The CWA’s new campaign is building on previous efforts to address these issues. One of the central leaders of the new campaign is Emma Kinema, who co-founded Game Workers Unite (GWU) two years ago amid renewed conversations among developers and in the media regarding game studio working conditions and cyclical layoffs. The new campaign was formed after discussions between CWA and GWU, but it is a distinct effort and the first of its kind for the game and tech industries.

“Companies in the technology and game industries have gotten away with avoiding accountability for far too long,” CWA president Chris Shelton said in a statement. “Workers in these industries are exposing the reality behind the rhetoric. This initiative will help tech and game workers reach the next level in their efforts to exercise their right to join together and demand change.”

The structure of game development makes these efforts difficult. Unlike television or film, both of which have been properly unionized for decades, game development is largely consolidated among a handful of large corporations that act as studio parent companies and publishers. The rest of the industry is composed of medium-sized or small studios that secure deals with publishers or do contract work for larger companies. Beyond that exists small teams making independent games for direct sale on digital storefronts.

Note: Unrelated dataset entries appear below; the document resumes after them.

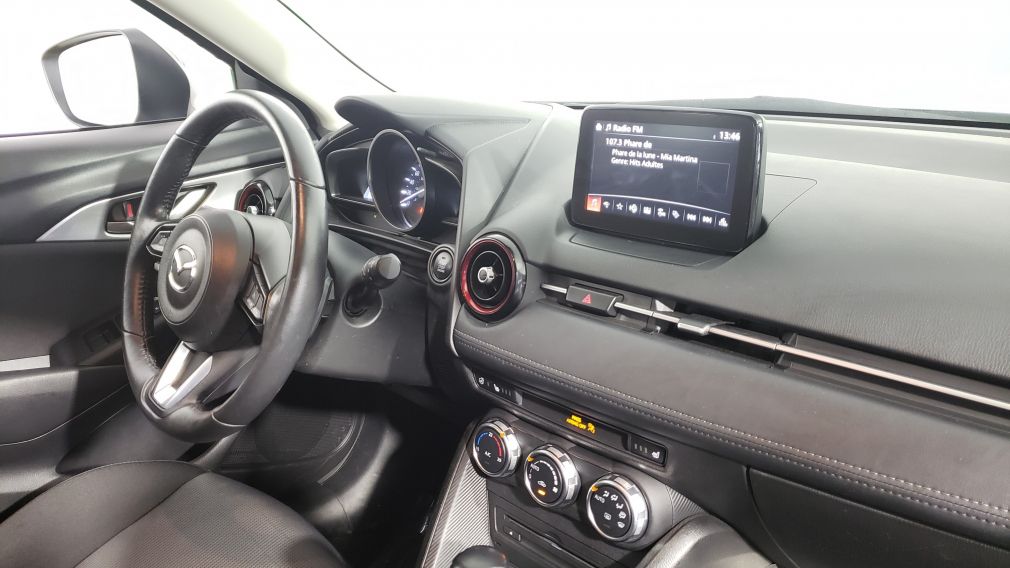 2018 Mazda CX 3 GS AUTO A/C GR ELECT MAGS CAM RECUL BLUETOOTH #22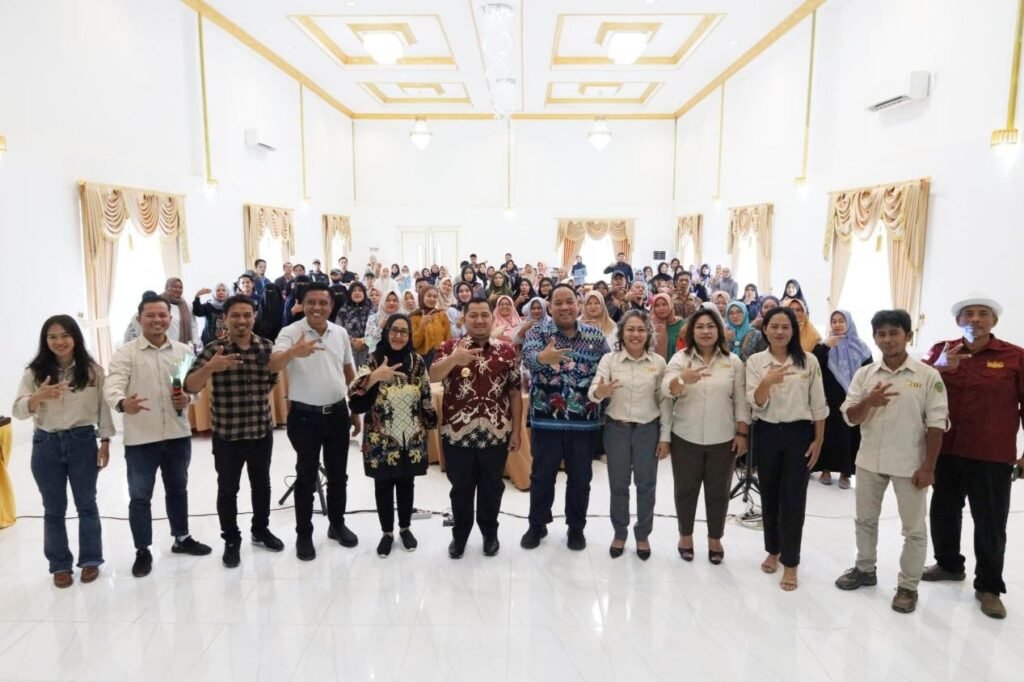 Picture17 2 Bahas Pengembangan Pariwisata Ekonomi dan Kreatif, Mudyat Noor: Perkuat Kolaborasi PROKALTIM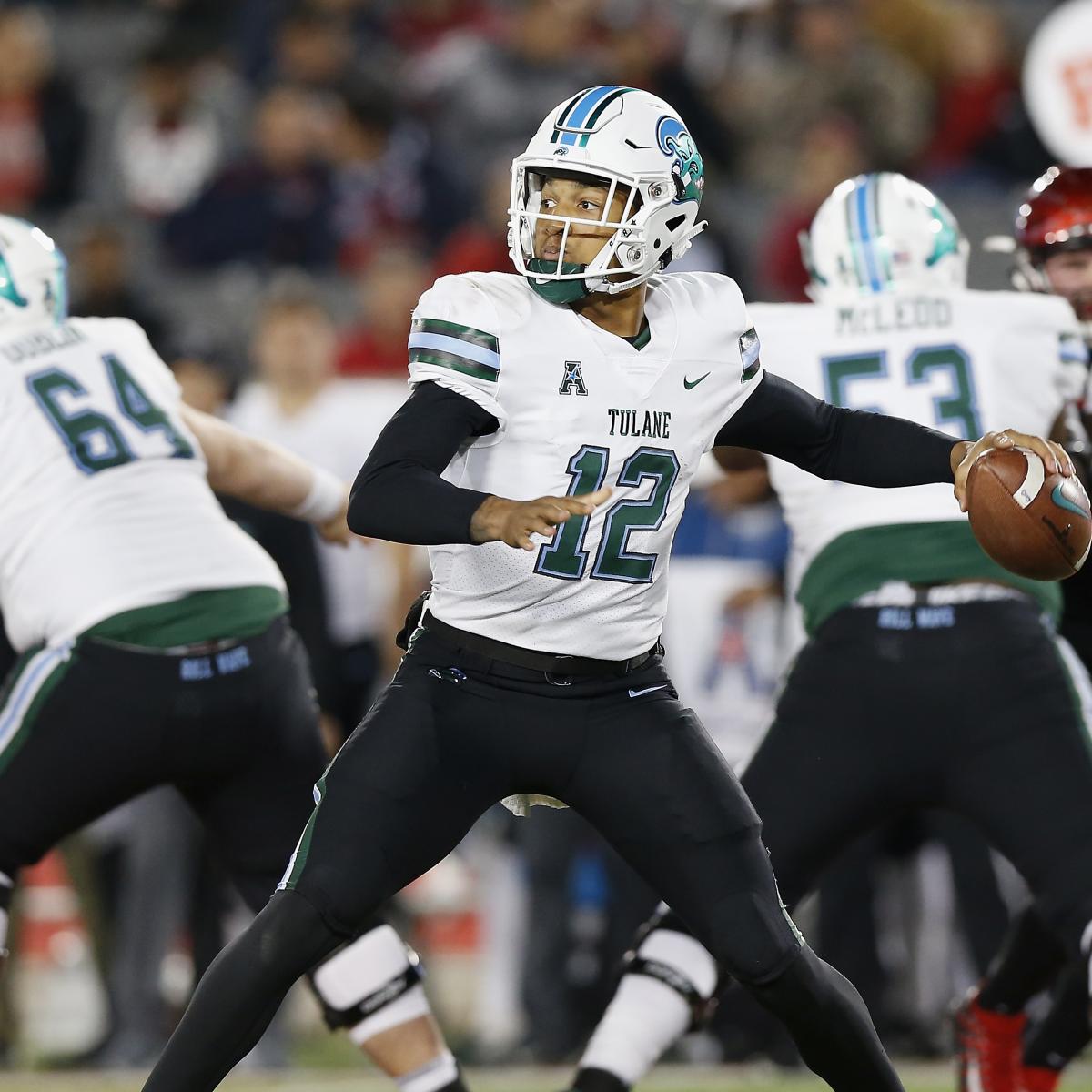Cure Bowl 2018 Tulane vs. Louisiana TV Schedule, Time and Odds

In none of these sectors of the game industry are there proper unions that protect creatives and other workers, save voice actors who fall under the SAG-AFTRA union. And yet, it’s those creatives who often face the direct repercussions of missed sales expectations or other misfires, which then result in a studio deciding to perform layoffs, sell itself off, or, in extreme situations, shut down completely. This has made programming, art, game writing, and other roles in the game industry much more economically fraught than screenwriting, film production, costume designing, and the dozens of other union-protected roles that make up Hollywood’s vast film and TV ecosystem.

The partnership with the CWA may heighten the pressure on larger game companies to take unionization seriously and meet with workers who want to begin negotiating a contract. “In my experience self-organizing in the game industry, people are very bottlenecked by the lack of resources and lack of legal know-how and a lack of funding — it’s very tough,” Kinema told the LA Times in an interview. “The decades of experience and resources that come from partnering with an organization like CWA can take it to the next level.”

CWA also hopes to use CODE to help unionize technology companies along similar lines. The goal right now is to help employees organize most realistically as single groups within companies, known as the industrial model, as opposed to a craft model that would unionize distinct roles across the industry, which may be more difficult (although CWA says it will support whatever model employees may want to pursue). CWA is also helping a group of fired Google employees with a complaint of unfair labor practices filed with the National Labor Relations Board after the search giant allegedly fired them for labor organizing activities. Google is now under federal investigation for the firings.

“We believe workers are strongest when they’re together in one shop in one union, so the disciplines can’t be pitted against each other — none of that’s good for the workers,” Kinema, who CWA hired to help run the CODE, told the LA Times. “I think in games and tech, the wall-to-wall industrial model is the best fit.”